[Begin Extracted information]

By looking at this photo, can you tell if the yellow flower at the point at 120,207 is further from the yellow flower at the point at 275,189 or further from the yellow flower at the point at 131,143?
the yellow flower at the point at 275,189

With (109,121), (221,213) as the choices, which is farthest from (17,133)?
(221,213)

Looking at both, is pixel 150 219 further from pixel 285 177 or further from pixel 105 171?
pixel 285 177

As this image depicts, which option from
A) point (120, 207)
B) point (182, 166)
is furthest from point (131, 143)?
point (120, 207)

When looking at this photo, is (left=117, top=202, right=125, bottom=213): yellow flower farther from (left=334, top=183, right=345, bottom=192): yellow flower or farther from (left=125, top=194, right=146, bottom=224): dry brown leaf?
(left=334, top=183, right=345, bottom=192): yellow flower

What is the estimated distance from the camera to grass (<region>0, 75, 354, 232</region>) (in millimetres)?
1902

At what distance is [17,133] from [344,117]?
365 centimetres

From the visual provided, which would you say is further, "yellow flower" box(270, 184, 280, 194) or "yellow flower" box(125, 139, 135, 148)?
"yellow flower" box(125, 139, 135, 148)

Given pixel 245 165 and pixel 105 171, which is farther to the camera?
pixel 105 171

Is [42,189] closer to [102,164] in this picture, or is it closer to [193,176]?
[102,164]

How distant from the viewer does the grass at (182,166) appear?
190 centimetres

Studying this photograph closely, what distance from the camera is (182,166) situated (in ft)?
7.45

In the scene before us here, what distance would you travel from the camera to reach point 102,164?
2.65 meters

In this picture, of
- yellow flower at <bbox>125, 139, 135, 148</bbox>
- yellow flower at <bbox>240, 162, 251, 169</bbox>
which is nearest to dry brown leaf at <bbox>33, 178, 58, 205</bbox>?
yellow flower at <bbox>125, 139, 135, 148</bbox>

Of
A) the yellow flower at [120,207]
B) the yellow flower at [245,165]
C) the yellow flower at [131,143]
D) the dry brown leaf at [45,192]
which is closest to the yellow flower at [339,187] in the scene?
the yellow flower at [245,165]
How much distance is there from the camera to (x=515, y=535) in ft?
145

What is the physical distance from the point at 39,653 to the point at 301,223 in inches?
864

[End Extracted information]

Write out all of the records above again, swapping "dry brown leaf" for "fallen brown leaf" at every occurrence and leaving everything else the same.

By looking at this photo, can you tell if the yellow flower at the point at 120,207 is further from the yellow flower at the point at 275,189 or further from the yellow flower at the point at 131,143?
the yellow flower at the point at 275,189

With (109,121), (221,213) as the choices, which is farthest from (17,133)?
(221,213)

Looking at both, is pixel 150 219 further from pixel 285 177 or further from pixel 105 171?
pixel 285 177

As this image depicts, which option from
A) point (120, 207)
B) point (182, 166)
is furthest from point (131, 143)?
point (120, 207)

When looking at this photo, is (left=117, top=202, right=125, bottom=213): yellow flower farther from (left=334, top=183, right=345, bottom=192): yellow flower or farther from (left=125, top=194, right=146, bottom=224): fallen brown leaf?
(left=334, top=183, right=345, bottom=192): yellow flower

What is the estimated distance from the camera to grass (<region>0, 75, 354, 232</region>) (in millimetres)?
1902

At what distance is [17,133] from [344,117]?
365 centimetres

From the visual provided, which would you say is further, "yellow flower" box(270, 184, 280, 194) or "yellow flower" box(125, 139, 135, 148)?
"yellow flower" box(125, 139, 135, 148)

Given pixel 245 165 and pixel 105 171, which is farther to the camera?
pixel 105 171

Is [42,189] closer to [102,164] in this picture, or is it closer to [193,176]?
[102,164]

How distant from the viewer does the grass at (182,166) appear?
190 centimetres

Studying this photograph closely, what distance from the camera is (182,166) situated (in ft)?
7.45

In the scene before us here, what distance would you travel from the camera to reach point 102,164?
2.65 meters

In this picture, of
- yellow flower at <bbox>125, 139, 135, 148</bbox>
- yellow flower at <bbox>240, 162, 251, 169</bbox>
which is nearest to fallen brown leaf at <bbox>33, 178, 58, 205</bbox>?
yellow flower at <bbox>125, 139, 135, 148</bbox>

Of
A) the yellow flower at [120,207]
B) the yellow flower at [245,165]
C) the yellow flower at [131,143]
D) the fallen brown leaf at [45,192]
which is closest to the yellow flower at [339,187] in the scene?
the yellow flower at [245,165]
How much distance is there from the camera to (x=515, y=535) in ft?
145

What is the physical distance from the point at 39,653 to the point at 301,223 in inches?
864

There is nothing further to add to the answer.